## Excerto da página
····················

Preocupado o poder com o evoluir de uma situação desumana e monstruosa que ele próprio criara, alimentando práticas arbitrárias e devaneios de grandezas territoriais, tão impossíveis quanto injustas, começava a dar mostras de fraqueza e de incapacidade para controlar e conter a voracidade do “monstro” que ele próprio concebera, e que acordara dos sonos mitológicos ancestrais, que séculos de escravidão e letargia, transformavam em lendas.

Quanto a nós, os “democratas” – as aspas são voluntárias, porque a experiência me dizia que nem todos o eram nem a muitos reconhecia condições para que o viessem a ser algum dia -, a conjuntura era propícia para nos manter mais unidos, activos e confiantes. Pelo correio, ou porque a vigilância abrandasse em alguns momentos na censura às encomendas postais, ou porque não considerassem algumas publicações de carácter cultural potencialmente perigosas, recebíamos com alguma regularidade a “Vértice” e a “Seara Nova” que muitos de nós assinávamos. Com mais regularidade a primeira que a segunda, talvez pelo que esta pudesse sugerir nas cabeças dos censores, com a combinação das “explosivas” palavras “Seara” e “Nova”. Vocábulos transcendentais de múltiplas leituras.

Estes jornais e revistas corriam de mão em mão cumprindo a sua missão de informar e educar consciências, mas sobretudo de estimular ideias e acções solidárias, a exemplo da “Chama Olímpica” que de mão em mão percorre países e gentes, proclamando os nobres ideais da solidariedade, e da necessidade de todos se conservarem sãos, tanto de corpo como da mente.

Mantínhamo-nos, ou fazíamos por isso apesar de tudo, razoavelmente bem informados sobre a evolução dos acontecimentos, quer dos que aconteciam na região, que nos eram escamoteados por uma censura feroz, umas vezes cega, outras imbecil, quer nos que ocorriam no resto do mundo, que também passavam pela mesma peneira de rede fina.

A 14 de Fevereiro de 1958, o “Diário de Moçambique” escrevia: “ Esta África está na encruzilhada da sua história (...) e teima-se em continuar em África a fazer colonialismo!...” Inesperada e ousada opinião numa época e num regime em que, o simples facto de a ter não era saudável, e muito pior era publicá-la em letra de forma.

····················

## Lista de tarefas
A. Segundo o excerto da página, qual das duas revistas chegava pelo correio com mais regularidade?
B. Copia do excerto da página tudo o que vai desde "A 14 de Fevereiro" até "letra de forma.".
As linhas que vêm a seguir não servem para nada neste trabalho.

## Excerto dos dados
····················

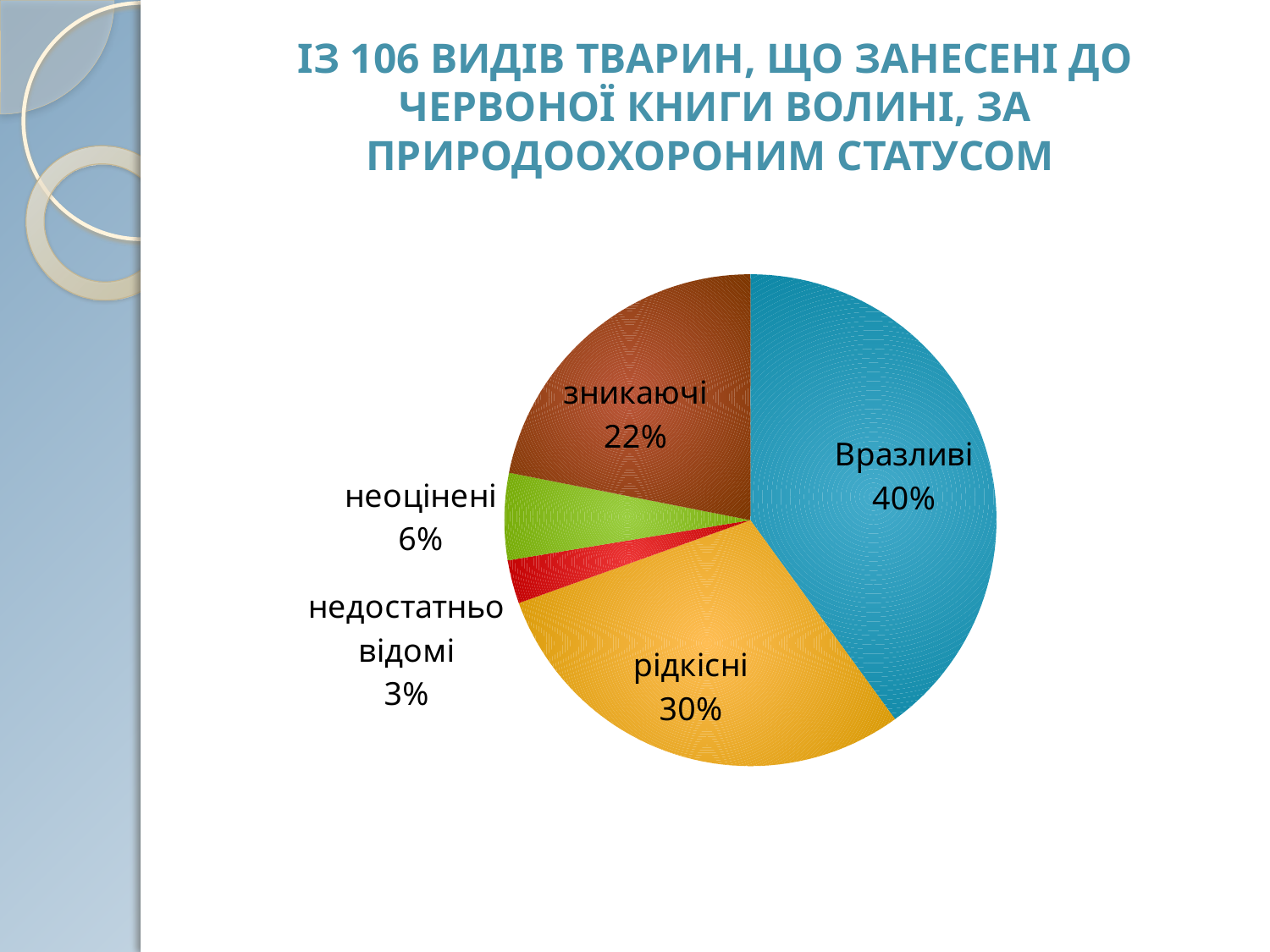
Which slice is larger, "зникаючі" or "неоцінені"? зникаючі How many slices does the pie chart have? 5 What share of the pie does the "неоцінені" slice represent? 6% Which category has the smallest slice of the pie? недостатньо відомі What kind of chart is shown on the slide? pie chart What is the difference in percentage points between the "Вразливі" and "рідкісні" slices? 10% What share of the pie does the "Вразливі" slice represent? 40% What share of the pie does the "рідкісні" slice represent? 30% Which category has the largest slice of the pie? Вразливі What colour is the "Вразливі" slice? blue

····················

## Respostas por ordem
A. A “Vértice”.

B.
A 14 de Fevereiro de 1958, o “Diário de Moçambique” escrevia: “ Esta África está na encruzilhada da sua história (...) e teima-se em continuar em África a fazer colonialismo!...” Inesperada e ousada opinião numa época e num regime em que, o simples facto de a ter não era saudável, e muito pior era publicá-la em letra de forma.